Я открываю глаза широко, оглядываю все вокруг, шипящее, гремящее, воняющее, и говорю всему этому: «Сгинь! Сгинь немедленно! Господи, если Ты есть, дай мне эту минуту чуда! Полминуты! Я знаю, что не заслужил чуда, но прошу Тебя, дай, ведь я над пропастью, слева машины, справа машины, а над головой кремлевские звезды, и некуда сделать шага, чтобы он не оказался решающим. Помоги же мне только в одном шаге!»

— Вам плохо?

Да, мне очень плохо, родная милиция!

— Там, — машу рукой на Манеж, — очень душно.

Милиционер — моих лет или чуть моложе — опытным взглядом оценивает мой возраст и социальное положение и переходит на доверительное «ты».

— Скажи, сколько народу, а? Уже вторую неделю вот так прут. Что, сильный художник, да?

— Сходи, — отвечаю, — посмотри.

— Сходим. Завтра тут наряд будет. Потолкаемся. Ну, все в порядке?

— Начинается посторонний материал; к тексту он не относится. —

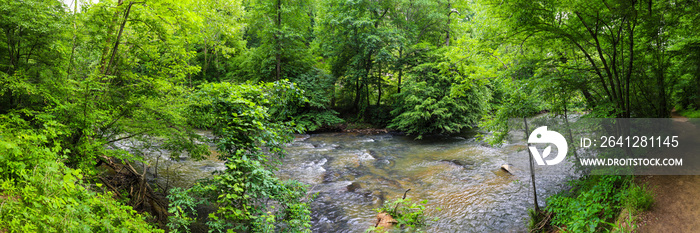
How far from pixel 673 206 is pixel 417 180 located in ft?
18.2

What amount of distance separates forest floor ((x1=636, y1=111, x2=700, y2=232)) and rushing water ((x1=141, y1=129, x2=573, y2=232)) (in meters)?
2.08

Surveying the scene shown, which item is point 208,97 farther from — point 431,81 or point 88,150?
point 431,81

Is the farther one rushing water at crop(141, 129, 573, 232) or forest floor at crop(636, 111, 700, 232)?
rushing water at crop(141, 129, 573, 232)

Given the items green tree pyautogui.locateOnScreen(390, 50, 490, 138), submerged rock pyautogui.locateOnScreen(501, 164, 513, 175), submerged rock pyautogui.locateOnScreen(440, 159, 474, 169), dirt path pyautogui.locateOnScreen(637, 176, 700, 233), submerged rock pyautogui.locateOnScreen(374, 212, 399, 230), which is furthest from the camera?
green tree pyautogui.locateOnScreen(390, 50, 490, 138)

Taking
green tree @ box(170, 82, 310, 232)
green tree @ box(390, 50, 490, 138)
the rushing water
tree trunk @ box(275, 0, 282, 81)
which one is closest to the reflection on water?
the rushing water

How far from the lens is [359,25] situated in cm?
1700

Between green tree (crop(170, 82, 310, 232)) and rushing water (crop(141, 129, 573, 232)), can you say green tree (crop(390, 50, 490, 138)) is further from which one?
green tree (crop(170, 82, 310, 232))

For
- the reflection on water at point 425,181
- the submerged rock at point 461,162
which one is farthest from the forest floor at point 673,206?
the submerged rock at point 461,162

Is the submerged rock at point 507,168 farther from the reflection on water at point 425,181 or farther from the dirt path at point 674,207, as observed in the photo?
the dirt path at point 674,207

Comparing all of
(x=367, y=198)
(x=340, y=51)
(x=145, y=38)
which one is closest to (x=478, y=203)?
(x=367, y=198)

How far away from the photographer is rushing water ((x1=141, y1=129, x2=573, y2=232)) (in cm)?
661

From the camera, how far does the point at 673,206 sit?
4273 millimetres

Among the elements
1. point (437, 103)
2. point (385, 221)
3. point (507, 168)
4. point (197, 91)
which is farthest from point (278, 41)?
point (385, 221)

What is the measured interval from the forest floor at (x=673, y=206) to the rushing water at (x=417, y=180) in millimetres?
2077
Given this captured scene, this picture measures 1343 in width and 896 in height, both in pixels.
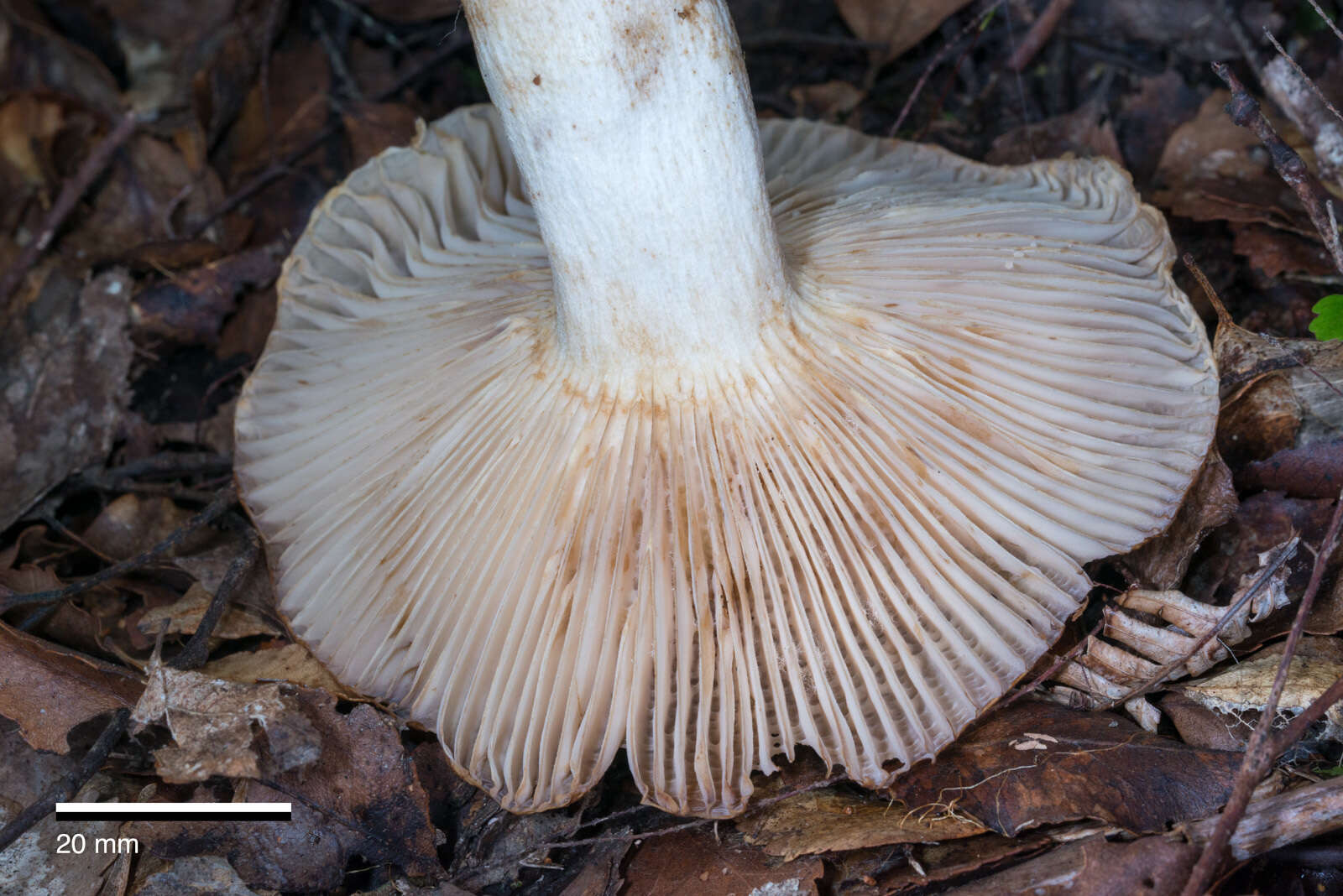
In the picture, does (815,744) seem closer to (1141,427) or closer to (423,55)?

Это о моем состоянии. Я благодарен ему. Он человек, и я человек.

— Порядок.

Ко мне уже спешит Леночка, и мы под благословляющим взглядом милиции топаем от Манежа к метро. Мы уже опаздываем, и когда я врываюсь в квартиру, отец тут же показывается из своей комнаты. Он при полном параде, но ему не очень-то удается сохранить в лице обычное спокойствие, а увидев Леночку, он встревоженно хмурится. Я оставляю спутницу у двери, беру отца за локоть, отвожу в кухню.

— Это твоя новая?..

— Не новая и не моя, но мне кажется, она упростит ситуацию, впрочем, если тебе не угодно…

— Ну, почему же…

— Не волнуйся, — успокаиваю его, — в любой момент ее можно отправить, это вполне в нашем стиле.

— Ну, если в стиле, — отец улыбается. — Может быть, так будет лучше.

— А… — как бы это спросить? — Валентина… уже здесь? Как ее отчество?

— Николаевна, — буркает отец.

Бедный! Впервые я его вижу в таком несолидном положении, он нервничает, для него это противоестественно.

— Ты, пожалуйста, — говорит он просительно, — будь снисходителен и терпим, ты ведь можешь.

Господи, отец просит меня! Да чего я не сделаю для него, я сто лет мечтал услышать просьбу из его уст.